COMPUTER SYSTEMS

PI:   Nuno Preguiça


  • The Computer Systems Group research focuses on making the systems that surround us in our daily lives more reliable, trustworthy, dependable, and better performing.

    Society is now essentially dependent on services offered by computer systems, from e-commerce and social networks, to health care and scientific applications. On the server side, applications run on geo-distributed cloud infrastructures with thousands of servers, each with tens of processors. The cloud is expanding towards the edge, with a myriad of points of presence closer to clients. Clients include a growing number of mobile devices and things connect among them and to servers. Taming the inherent complexity of developing systems that run continuously, securely and correctly in this setting is more challenging than ever, and involves the convergence of various disciplines.
  • The CS group is addressing these challenges by working on several problems in the broad area of computer systems, focusing on the following main areas: data management, security, data processing and concurrent and parallel computing.

    Examples of problems being addressed include finding principled approaches for developing geo-replicated systems; enforcing privacy for data stored in public clouds; process geo-distributed data; devising new abstractions and runtimes for exploring the parallelism of modern computer systems, including addressing domain-specific problems (e.g. materials and biomedical sciences).
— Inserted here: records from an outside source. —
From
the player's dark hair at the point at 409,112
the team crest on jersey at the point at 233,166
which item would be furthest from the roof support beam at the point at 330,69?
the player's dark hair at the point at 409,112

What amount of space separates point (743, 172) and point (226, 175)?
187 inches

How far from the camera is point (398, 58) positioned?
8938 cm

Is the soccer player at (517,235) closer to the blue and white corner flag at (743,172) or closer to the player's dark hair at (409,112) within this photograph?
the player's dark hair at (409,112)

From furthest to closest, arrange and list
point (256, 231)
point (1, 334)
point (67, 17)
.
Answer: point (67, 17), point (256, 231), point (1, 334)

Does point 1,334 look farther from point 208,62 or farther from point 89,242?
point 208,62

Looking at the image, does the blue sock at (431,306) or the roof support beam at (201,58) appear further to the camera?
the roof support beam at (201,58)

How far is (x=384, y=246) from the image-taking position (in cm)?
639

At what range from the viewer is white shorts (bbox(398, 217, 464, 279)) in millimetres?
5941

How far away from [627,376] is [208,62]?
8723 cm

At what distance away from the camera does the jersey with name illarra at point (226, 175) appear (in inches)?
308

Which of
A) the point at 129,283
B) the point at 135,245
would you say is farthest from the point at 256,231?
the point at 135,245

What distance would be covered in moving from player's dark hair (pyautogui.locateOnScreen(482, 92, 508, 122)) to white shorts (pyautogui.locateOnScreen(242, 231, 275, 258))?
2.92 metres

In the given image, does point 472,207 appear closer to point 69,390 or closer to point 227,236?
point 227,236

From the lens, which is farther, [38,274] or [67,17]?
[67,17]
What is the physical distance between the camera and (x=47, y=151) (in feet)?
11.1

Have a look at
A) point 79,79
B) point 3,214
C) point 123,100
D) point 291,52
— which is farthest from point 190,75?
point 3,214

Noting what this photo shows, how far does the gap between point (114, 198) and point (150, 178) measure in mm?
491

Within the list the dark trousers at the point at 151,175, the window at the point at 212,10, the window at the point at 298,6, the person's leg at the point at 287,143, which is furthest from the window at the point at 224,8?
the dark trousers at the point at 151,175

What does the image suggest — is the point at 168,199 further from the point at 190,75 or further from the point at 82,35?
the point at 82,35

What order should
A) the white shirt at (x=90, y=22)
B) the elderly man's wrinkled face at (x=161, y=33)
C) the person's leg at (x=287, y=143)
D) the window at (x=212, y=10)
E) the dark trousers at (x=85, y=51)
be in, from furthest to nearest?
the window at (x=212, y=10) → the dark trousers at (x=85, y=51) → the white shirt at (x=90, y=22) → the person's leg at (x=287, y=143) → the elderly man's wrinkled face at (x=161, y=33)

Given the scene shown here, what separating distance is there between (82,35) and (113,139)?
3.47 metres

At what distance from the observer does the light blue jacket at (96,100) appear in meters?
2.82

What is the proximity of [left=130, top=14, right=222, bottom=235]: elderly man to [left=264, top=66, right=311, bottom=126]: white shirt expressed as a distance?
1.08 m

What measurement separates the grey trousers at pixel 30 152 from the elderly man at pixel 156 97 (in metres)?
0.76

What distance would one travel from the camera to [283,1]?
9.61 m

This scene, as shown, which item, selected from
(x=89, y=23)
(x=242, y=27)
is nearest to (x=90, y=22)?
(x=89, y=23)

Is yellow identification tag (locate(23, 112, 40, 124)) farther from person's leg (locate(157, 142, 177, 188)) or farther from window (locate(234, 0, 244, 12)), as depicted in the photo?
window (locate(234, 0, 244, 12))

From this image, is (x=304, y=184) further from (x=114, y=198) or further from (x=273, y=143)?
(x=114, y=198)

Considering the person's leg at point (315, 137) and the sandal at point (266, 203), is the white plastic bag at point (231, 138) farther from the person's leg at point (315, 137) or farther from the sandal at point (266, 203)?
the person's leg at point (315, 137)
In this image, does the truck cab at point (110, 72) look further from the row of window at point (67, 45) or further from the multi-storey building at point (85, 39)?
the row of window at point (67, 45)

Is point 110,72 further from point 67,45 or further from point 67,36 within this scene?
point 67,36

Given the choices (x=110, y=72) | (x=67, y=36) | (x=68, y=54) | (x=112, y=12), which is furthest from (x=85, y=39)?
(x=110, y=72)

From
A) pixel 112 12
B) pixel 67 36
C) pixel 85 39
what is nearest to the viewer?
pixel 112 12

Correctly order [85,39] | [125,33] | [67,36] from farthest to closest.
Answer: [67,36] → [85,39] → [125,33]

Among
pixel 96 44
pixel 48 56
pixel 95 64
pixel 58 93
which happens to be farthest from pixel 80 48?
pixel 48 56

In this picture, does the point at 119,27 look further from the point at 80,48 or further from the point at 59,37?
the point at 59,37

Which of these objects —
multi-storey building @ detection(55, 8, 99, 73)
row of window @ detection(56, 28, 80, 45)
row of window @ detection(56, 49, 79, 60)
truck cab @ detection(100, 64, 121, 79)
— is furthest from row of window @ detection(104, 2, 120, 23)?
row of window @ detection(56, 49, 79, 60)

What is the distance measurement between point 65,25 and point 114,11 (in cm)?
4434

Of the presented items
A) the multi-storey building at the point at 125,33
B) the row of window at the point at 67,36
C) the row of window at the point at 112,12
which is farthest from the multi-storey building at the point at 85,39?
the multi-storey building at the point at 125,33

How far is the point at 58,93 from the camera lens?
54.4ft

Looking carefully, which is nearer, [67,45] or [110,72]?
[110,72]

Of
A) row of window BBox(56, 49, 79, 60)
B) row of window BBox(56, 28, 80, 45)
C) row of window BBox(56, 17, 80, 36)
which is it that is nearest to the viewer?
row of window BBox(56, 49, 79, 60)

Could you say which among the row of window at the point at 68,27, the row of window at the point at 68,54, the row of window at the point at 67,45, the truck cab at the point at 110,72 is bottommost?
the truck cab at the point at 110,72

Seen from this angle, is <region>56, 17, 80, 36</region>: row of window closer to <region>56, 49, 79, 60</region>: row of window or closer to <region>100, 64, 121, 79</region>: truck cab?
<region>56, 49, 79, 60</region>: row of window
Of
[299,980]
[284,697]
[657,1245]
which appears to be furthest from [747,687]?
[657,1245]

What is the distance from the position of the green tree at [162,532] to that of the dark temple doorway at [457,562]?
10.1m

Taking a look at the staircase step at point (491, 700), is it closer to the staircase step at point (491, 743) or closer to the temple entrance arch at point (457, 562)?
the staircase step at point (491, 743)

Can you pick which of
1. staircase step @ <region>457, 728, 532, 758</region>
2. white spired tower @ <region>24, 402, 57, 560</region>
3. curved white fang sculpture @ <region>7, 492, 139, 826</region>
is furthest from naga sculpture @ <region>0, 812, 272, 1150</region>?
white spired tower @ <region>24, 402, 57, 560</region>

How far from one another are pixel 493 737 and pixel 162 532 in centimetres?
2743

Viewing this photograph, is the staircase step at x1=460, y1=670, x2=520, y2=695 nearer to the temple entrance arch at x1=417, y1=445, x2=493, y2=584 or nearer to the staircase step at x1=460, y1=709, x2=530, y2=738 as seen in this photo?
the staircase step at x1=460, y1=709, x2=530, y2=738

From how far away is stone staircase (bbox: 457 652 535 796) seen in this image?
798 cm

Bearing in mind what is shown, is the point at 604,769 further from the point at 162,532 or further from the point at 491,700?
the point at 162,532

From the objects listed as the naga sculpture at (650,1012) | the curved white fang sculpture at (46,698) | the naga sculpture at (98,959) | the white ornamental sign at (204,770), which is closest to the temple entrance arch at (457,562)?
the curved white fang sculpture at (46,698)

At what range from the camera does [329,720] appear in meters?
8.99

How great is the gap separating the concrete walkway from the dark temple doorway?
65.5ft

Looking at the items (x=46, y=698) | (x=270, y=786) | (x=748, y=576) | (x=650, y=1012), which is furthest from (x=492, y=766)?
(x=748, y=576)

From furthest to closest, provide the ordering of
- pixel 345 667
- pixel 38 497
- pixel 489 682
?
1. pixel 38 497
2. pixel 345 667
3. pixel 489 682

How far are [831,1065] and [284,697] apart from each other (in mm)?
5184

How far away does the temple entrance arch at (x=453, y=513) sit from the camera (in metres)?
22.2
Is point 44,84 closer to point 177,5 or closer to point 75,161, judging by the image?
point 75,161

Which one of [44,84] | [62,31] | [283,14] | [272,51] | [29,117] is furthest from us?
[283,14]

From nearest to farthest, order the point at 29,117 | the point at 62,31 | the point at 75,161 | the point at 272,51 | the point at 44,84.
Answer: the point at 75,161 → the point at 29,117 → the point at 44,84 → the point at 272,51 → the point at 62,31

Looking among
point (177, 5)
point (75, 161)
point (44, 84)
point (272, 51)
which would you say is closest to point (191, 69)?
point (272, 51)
    Contributions of group members to data dissemination and data management have been adopted by industry and are running in cloud-based production systems serving millions of users worldwide. The CS group has been publishing at top conferences and journals such as CACM, EuroSys, VLDB, WWW, ICDCS, ATC, Middleware, DSN, JCSS, MONET, and participates in funded EU research projects and networks, national research projects and collaborations with industry.